Quote:
Originally Posted by goofball
1. Awesome
2. How did you do the scraping?
3. I'd love to see a scatter plot of post # and words/post
4. Are you open to constructive criticism on graphs
So apparently you got yourself banned, but I'll answer briefly anyway.
The scraper, written in java, is really just a series of tedious brute force extractions from the html pages based on based on deterministic triggers for each piece of data. Although on first glance the html source code for this web page looks like a monstrous pile of random ****, the forum software actually produces content that's highly structured and predictable.
Ultimately, it's just a matter of automatically walking through menu pages, extracting thread URLs, and then walking through the pages of each thread extracting content. The post data is inserted into a very simple database table via a very simple
DAO.
Although I doubt my operations would have any impact on a web-based ecosystem as gigantic as twoplustwo, I still throttled my requests to one every 2 seconds.
As for the presentation, I know the charts are not stellar, but for personal project work, I'm basically stuck with an old version of Apple Numbers (part of iWork '08). It gets the job done, but apparently more recent versions have a richer set of chart features (including bubble charts, which I would have liked to apply here also).
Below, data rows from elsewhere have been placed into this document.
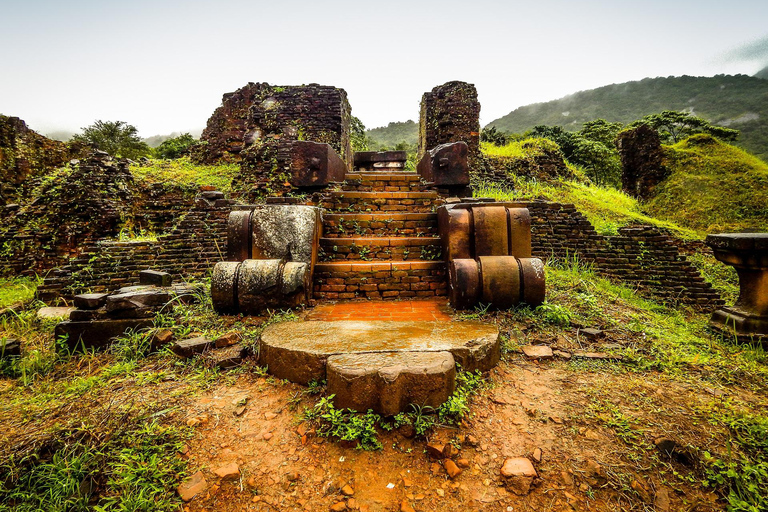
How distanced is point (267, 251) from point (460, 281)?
1958mm

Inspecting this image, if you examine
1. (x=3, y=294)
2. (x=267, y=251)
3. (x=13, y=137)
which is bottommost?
(x=3, y=294)

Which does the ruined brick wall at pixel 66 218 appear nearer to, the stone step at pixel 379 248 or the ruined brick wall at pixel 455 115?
the stone step at pixel 379 248

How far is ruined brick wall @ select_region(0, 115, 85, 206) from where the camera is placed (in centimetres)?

I played around with the scatter plot, but I couldn't figure out how to label the individual points, so what we're left with is more of a holistic view of the distribution. Here's one where I added a few labels for some notable outliers. These are the same top 50 posters from earlier charts.
The Politics plot looks compressed compared to Unchained, but that seems to be due to ikestoys putting a leftward squeeze on everybody else (visually at least).